■ **TEXT SHOWN**:
------------------------------------
Concerning ram speed: anything that operates safely witihin the expected operating freuqency/data rate should be fine. Ideally we'd have enough ram on-board, but I could also imagine driving external memory.

I can also propose to use this device plugged directly into the hardware as an FDD replacement as an added bonus, directly replaying the images from your host.

Or even inerfacing to some other USB device and say store your entire disk based collection on a dirt cheap (these days anyway...) 16GB flash.
Imo that would make more sense;
- no need to write
- no need to get hold of disks
- more fun
- very helpful for quickly checking emulation vs real hardware without ever writing a disk (I am not just talking about Amiga, but tons of other systems)
- very fast turn around time to those who'd still want to develop some disk based demo/game for nostalgia's sake

But first things first; let's get a hardware that would work according to the proposed/expected specs and flexibility. We can always extend on functionality later.

[mr.vince]

Its funny that you mention the floppy emulator. That was my first idea when I though about playing on real silicon. But this won't help reading original disks, so I gave that hardware a lower ranking on my "things I always wanted to get involved with" list.

Apparently, there already is a thingie doing this:
http://eab.abime.net/showthread.php?t=34444

But obviously this is only for use with a) a real computer feeding the data or b) an sd card plus (beware, assumption) it will not work with IPFs from sd card as the dynlib for IPFs is not open source and will not run on the FPGA.

Just before we start whining: Rich - concerning the hardware we're going to make is powerful enough (looking at the specs it should be), could this concept be integrated lateron?

Gee, this is so exciting. I guess I am going to buy a second A500 off eBay and I really would like to turn on my soldering iron just *right now*.

Best,
Chris

[Eclipse]

This will copy virtually 1:1? And copy back IPF images?

[RichAplin]

Hiya,

Eclipse: That's the plan. And you get to make it yourself (so a nice glow of pride) and you give an old washed up PC floppy drive a new lease of life.

Floppy emulator; sure. Can't see any problems with that. The guy who did the Amiga-on-an-FPGA did such a thing (reading data off SD card) so he could load disks. The "deluxe" PCB I suggested has an SD slot so it would be easy enough to do. There are other ARM boards around with LCD/OLED displays and buttons so you could make it all standalone; it really just depends how much one wants to fiddle with electronic gadgets; it's all pretty easy nowadays I have to say. ;-)
------------------------------------
■ **DATA EXCERPT**:
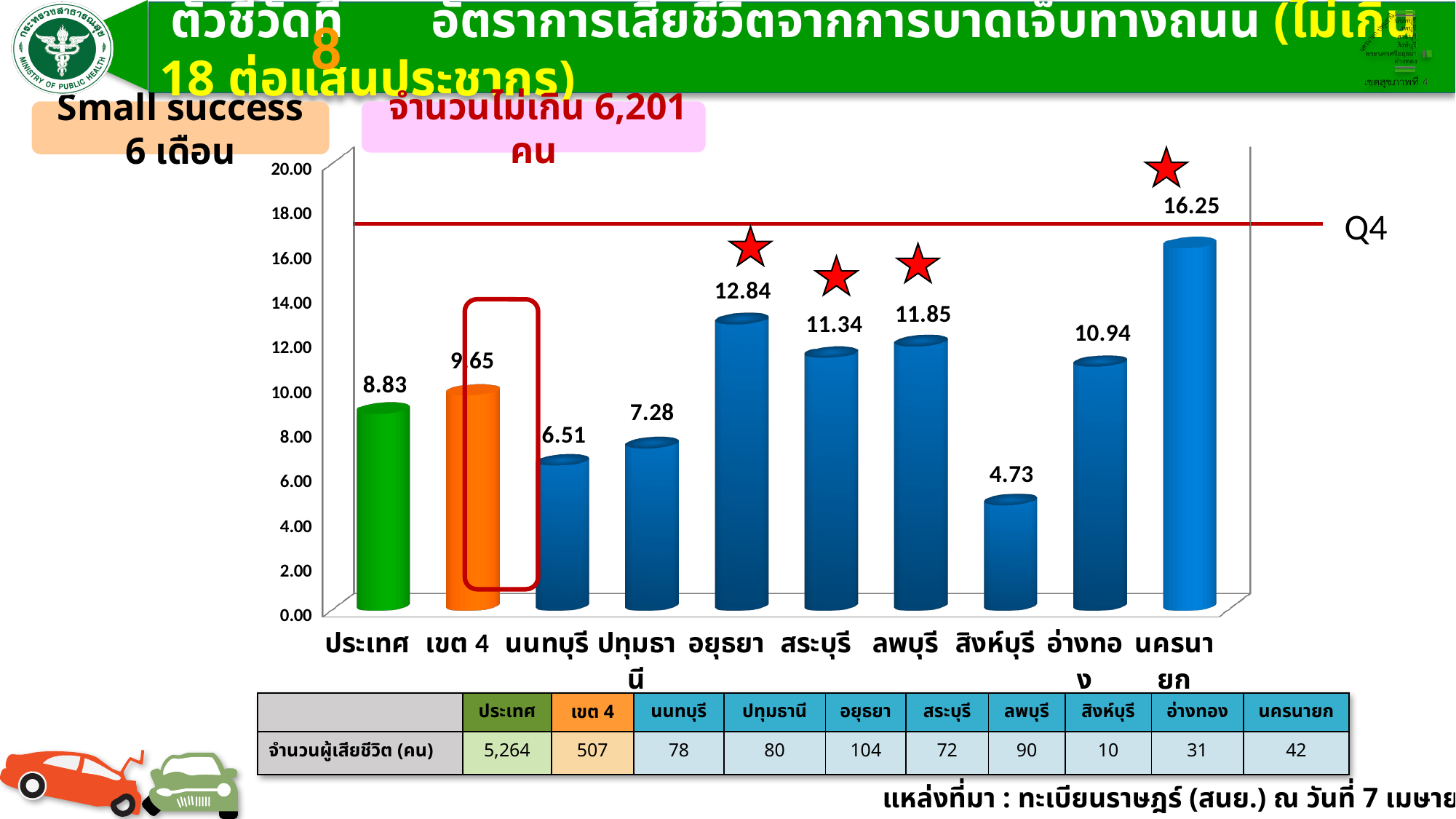
What label is written next to the horizontal red line on the chart? Q4 How many categories are plotted on the x axis of the chart? 10 What is the difference between the values for อยุธยา and นนทบุรี? 6.33 What type of chart is shown on the slide? bar chart What is the value shown for เขต 4? 9.65 Which category has the highest value in the chart? นครนายก What is the value shown for สิงห์บุรี? 4.73 What is the difference between the values for เขต 4 and ประเทศ? 0.82 Is the value for อ่างทอง greater or less than 10.00? greater What is the value shown for นครนายก? 16.25 Which has a larger value, ลพบุรี or สระบุรี? ลพบุรี Which category has the lowest value in the chart? สิงห์บุรี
------------------------------------
■ **TASK**: Write out the part of the floppy hardware thread above that begins at the words "But obviously this" and stops after "back IPF images?".

■ **TASK RESPONSE**:
But obviously this is only for use with a) a real computer feeding the data or b) an sd card plus (beware, assumption) it will not work with IPFs from sd card as the dynlib for IPFs is not open source and will not run on the FPGA.

Just before we start whining: Rich - concerning the hardware we're going to make is powerful enough (looking at the specs it should be), could this concept be integrated lateron?

Gee, this is so exciting. I guess I am going to buy a second A500 off eBay and I really would like to turn on my soldering iron just *right now*.

Best,
Chris

[Eclipse]

This will copy virtually 1:1? And copy back IPF images?